Jeudi 21 Août 2014

Les industries du film et de la musique sont toujours tirées par les pays développés

Mercredi 12 Février 2014
L’omniprésence du film et de la musique enregistrée dans le monde ne se dément pas. L’essor du numérique n’y est bien sûr pas étranger. Il est vrai que l'accès au contenu a été fortement facilité par le développement des services de streaming ou de vidéo à la demande, entre autres, mais aussi par le déploiement de la portabilité sur un nombre croissant d'appareils (ordinateurs, tablettes, smartphones). En 2013, les industries du film et de la musique ont ainsi généré ensemble un total d’environ 42 milliards d’euros de recettes, note Xerfi qui vient de publier une étude approfondie sur les grands acteurs mondiaux de l’industrie du film et de la musique intitulée : « Entertainment Groups : Film & Music - World » et réalisée par Petra Frent.


Le marché de la musique en voie de stabilisation et celui du film en pleine forme

Soutenues par la hausse du prix des tickets et une présence mondiale croissante, les recettes du box-office mondial n’ont pas cessé d’augmenter, pour atteindre environ 29 milliards d’euros en 2013. Confrontée au téléchargement illégal, au développement tardif des plates-formes numériques et à la pression croissante des distributeurs numériques, l'industrie musicale se heurte elle à une baisse massive de ses revenus depuis 2000. Cependant, les recettes de la musique enregistrée ont atteint environ 13 milliards d’euros en 2013, après avoir enregistré une modeste hausse de 0,3% à 12, 8 milliards d’euros en 2012. L'expansion des plates-formes numériques, qui a compensé la baisse persistante des ventes physiques, avait ainsi permis au marché de la musique enregistrée de signer en 2012 sa première hausse depuis plus de dix ans.

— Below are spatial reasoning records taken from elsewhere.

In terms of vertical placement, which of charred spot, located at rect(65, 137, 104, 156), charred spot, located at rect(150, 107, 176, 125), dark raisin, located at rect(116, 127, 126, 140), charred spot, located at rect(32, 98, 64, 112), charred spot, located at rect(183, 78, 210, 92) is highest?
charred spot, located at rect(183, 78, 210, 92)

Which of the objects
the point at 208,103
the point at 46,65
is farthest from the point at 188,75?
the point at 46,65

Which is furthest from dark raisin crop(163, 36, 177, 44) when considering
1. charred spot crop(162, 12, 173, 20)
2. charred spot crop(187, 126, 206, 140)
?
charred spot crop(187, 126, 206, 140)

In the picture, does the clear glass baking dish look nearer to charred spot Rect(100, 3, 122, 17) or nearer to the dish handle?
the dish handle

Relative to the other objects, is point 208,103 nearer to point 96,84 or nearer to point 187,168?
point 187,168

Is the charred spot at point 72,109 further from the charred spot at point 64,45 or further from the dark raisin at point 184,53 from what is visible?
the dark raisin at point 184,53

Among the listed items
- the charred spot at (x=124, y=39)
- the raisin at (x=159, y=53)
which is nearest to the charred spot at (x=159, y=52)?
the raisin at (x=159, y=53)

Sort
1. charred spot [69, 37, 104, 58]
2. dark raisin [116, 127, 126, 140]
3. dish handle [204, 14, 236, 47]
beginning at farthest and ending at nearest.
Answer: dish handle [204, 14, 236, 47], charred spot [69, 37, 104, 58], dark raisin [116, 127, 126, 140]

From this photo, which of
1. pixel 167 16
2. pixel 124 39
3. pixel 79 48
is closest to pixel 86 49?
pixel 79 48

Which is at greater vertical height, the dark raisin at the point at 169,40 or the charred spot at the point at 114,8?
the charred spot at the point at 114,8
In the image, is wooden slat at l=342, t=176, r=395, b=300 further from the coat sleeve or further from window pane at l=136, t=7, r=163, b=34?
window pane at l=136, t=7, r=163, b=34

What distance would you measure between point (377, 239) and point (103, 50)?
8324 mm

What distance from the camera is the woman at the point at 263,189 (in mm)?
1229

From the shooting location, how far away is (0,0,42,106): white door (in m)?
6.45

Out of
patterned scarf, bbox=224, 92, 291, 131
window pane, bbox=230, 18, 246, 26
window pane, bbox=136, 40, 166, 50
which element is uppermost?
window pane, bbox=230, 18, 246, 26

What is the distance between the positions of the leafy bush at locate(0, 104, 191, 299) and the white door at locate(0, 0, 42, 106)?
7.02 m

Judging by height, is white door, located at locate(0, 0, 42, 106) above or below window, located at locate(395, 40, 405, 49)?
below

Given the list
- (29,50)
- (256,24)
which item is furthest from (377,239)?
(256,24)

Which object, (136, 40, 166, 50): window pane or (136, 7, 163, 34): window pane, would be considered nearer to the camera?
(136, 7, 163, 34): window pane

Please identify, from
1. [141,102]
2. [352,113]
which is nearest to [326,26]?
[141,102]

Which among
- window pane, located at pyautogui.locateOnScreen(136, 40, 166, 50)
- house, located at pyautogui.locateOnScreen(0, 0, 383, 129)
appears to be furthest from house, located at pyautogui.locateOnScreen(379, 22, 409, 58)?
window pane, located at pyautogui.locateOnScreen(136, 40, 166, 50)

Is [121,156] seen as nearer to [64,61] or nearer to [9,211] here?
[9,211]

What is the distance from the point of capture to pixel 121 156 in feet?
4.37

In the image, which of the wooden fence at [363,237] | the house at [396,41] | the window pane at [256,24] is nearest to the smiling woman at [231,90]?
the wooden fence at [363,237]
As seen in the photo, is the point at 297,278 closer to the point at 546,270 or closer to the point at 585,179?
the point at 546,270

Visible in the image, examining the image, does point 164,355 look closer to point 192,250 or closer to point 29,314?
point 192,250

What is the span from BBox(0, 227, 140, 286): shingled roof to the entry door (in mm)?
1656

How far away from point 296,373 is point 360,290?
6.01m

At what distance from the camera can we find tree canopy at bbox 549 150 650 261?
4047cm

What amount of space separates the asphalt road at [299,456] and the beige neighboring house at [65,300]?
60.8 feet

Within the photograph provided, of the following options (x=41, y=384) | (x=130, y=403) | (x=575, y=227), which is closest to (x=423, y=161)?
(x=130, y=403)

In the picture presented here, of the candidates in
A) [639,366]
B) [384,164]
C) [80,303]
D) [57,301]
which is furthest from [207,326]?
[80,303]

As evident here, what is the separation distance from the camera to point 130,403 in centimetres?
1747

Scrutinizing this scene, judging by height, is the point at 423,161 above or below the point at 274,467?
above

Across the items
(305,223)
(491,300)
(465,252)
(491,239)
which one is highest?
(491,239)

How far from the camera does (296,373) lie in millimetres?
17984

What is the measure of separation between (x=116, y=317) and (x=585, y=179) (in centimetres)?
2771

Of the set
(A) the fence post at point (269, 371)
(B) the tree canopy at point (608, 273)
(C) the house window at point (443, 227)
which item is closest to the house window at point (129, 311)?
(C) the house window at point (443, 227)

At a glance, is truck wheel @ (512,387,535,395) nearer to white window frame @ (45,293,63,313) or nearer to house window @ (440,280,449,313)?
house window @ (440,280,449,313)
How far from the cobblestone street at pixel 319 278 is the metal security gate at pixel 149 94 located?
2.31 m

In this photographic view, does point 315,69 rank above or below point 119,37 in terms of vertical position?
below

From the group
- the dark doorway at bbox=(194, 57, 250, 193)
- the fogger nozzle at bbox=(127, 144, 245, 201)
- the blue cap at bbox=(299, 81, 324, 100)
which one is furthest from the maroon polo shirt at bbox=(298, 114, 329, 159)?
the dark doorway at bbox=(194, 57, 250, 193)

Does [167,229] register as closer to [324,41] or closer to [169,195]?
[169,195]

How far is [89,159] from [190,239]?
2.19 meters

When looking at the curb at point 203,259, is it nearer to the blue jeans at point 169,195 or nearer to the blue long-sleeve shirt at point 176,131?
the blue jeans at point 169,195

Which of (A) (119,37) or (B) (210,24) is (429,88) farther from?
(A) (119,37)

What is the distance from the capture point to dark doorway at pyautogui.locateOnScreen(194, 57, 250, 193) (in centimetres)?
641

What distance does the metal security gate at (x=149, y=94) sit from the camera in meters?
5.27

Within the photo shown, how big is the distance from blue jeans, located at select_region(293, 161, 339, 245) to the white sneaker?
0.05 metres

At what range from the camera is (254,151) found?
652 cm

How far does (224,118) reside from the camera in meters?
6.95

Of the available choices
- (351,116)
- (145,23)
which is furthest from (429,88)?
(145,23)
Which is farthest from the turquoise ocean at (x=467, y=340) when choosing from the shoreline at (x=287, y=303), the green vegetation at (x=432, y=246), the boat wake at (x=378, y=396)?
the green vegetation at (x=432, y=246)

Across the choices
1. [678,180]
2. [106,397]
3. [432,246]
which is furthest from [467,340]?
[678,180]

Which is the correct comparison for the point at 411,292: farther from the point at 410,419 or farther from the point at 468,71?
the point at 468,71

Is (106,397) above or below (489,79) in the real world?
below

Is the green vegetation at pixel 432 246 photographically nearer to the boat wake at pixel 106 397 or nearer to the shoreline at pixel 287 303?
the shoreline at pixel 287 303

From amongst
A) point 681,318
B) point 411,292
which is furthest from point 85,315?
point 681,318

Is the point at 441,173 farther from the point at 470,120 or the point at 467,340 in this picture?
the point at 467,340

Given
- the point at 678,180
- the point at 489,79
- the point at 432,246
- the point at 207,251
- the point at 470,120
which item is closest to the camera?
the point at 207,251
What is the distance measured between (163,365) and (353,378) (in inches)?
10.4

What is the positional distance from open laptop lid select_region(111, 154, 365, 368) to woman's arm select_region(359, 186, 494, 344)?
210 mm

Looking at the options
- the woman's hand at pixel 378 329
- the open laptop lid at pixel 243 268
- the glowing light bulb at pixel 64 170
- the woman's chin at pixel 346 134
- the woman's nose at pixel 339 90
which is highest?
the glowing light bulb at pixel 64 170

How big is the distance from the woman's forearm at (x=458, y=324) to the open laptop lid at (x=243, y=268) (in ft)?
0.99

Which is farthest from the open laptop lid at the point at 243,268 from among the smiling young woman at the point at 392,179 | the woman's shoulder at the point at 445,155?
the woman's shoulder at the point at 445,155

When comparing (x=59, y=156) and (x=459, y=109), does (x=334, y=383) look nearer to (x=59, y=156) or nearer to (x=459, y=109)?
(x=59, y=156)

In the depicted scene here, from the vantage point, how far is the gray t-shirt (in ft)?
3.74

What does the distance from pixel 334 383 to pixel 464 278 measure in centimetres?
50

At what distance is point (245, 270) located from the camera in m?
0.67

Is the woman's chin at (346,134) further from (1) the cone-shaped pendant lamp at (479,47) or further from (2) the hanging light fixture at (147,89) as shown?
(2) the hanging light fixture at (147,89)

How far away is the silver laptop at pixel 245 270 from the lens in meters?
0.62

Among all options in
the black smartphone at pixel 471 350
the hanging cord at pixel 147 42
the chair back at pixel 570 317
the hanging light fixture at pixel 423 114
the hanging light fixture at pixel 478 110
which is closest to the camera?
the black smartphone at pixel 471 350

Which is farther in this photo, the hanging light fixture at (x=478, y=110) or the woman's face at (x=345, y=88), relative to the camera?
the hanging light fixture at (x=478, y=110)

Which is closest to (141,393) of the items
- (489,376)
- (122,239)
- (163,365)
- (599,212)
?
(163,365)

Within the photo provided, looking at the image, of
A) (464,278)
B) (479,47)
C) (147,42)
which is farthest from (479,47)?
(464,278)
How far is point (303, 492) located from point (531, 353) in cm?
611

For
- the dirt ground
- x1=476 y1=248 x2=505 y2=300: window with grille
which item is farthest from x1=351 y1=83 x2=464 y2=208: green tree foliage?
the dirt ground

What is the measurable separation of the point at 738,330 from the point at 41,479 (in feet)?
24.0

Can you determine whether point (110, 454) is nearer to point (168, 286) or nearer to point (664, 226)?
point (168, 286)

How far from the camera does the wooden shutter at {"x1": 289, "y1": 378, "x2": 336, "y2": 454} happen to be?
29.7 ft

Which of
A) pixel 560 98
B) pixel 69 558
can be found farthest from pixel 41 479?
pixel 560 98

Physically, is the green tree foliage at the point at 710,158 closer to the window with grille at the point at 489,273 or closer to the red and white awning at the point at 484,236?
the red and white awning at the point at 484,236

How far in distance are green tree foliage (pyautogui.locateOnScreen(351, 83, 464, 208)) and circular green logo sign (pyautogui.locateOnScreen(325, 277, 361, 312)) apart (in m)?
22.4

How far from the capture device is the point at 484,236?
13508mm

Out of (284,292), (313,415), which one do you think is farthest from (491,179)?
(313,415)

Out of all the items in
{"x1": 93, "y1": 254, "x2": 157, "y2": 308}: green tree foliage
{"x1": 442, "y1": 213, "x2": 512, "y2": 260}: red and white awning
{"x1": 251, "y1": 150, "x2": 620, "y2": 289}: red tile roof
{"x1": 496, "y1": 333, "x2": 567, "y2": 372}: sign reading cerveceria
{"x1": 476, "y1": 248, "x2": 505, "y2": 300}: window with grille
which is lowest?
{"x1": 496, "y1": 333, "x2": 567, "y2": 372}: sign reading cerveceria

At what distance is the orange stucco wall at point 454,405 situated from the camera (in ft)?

Une répartition géographique des ventes très concentrée

L'industrie de la musique est très fragmentée, avec une proportion importante des revenus issus des répertoires locaux (plus de 50% au Brésil, Japon, Italie et aux États-Unis). Néanmoins, trois maisons de disques (Universal Music et Vivendi en France, Sony Music au Japon et Warner Music aux Etats-Unis) trustent près de 75% des ventes et sept pays avancés 80% des revenus de la musique enregistrée dans le monde.


Les 7 pays qui génèrent 78,6% des revenus de la musique enregistrée unité : milliards d’euros

Source: Xerfi Global avec IFPI


Dans le même ordre d’idées, le chiffre d’affaires du box-office global est tiré majoritairement par des pays développés, et en particulier par les Etats-Unis. Pourtant, la Chine et l’Inde représentent le 2eme et le
5eme des plus grands marchés avec des ventes de respectivement 2 milliards et 1 milliard d’euros. À l'exception du groupe japonais Sony, les acteurs dominants de la production de films sont les studios
américains comme 20th Century Fox, Paramount Pictures, Warner Bros et Walt Disney. Ils restent d’ailleurs les principaux exportateurs de films, séries TV et autres contenus à des chaînes et réseaux de télévision étrangers.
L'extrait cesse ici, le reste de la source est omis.